*** Exercise inputs ***

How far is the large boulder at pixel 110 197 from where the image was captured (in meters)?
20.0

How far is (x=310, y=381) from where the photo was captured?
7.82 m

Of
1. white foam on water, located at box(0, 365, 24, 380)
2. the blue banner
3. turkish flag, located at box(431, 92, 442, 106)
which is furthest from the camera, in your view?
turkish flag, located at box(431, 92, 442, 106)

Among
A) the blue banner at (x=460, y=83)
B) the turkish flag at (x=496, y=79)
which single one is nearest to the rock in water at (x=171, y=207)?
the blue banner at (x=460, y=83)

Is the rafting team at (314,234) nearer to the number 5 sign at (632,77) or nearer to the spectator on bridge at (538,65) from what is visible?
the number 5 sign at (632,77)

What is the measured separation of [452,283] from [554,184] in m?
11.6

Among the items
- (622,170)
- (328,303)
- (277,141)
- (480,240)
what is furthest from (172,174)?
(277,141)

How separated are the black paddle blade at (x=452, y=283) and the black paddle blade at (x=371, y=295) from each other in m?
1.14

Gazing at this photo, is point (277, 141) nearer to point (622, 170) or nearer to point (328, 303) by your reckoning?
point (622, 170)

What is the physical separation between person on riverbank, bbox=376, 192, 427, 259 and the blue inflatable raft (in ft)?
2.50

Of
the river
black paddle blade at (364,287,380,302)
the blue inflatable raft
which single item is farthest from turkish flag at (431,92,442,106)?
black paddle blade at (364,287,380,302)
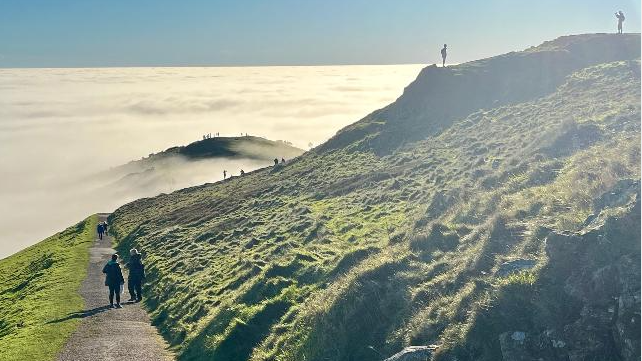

***

Problem to work on – Update the items starting with the line that contains "What is the physical" and going on through the end of the items, changing "inflatable raft" to "rubber raft" and keeping everything else as it is. Give only those lines, without the pictures.

Complete output –
What is the physical separation between person on riverbank, bbox=376, 192, 427, 259 and the blue rubber raft (in ft)?
2.50

Of
the river
black paddle blade at (364,287,380,302)
the blue rubber raft
which single item is farthest from turkish flag at (431,92,442,106)?
black paddle blade at (364,287,380,302)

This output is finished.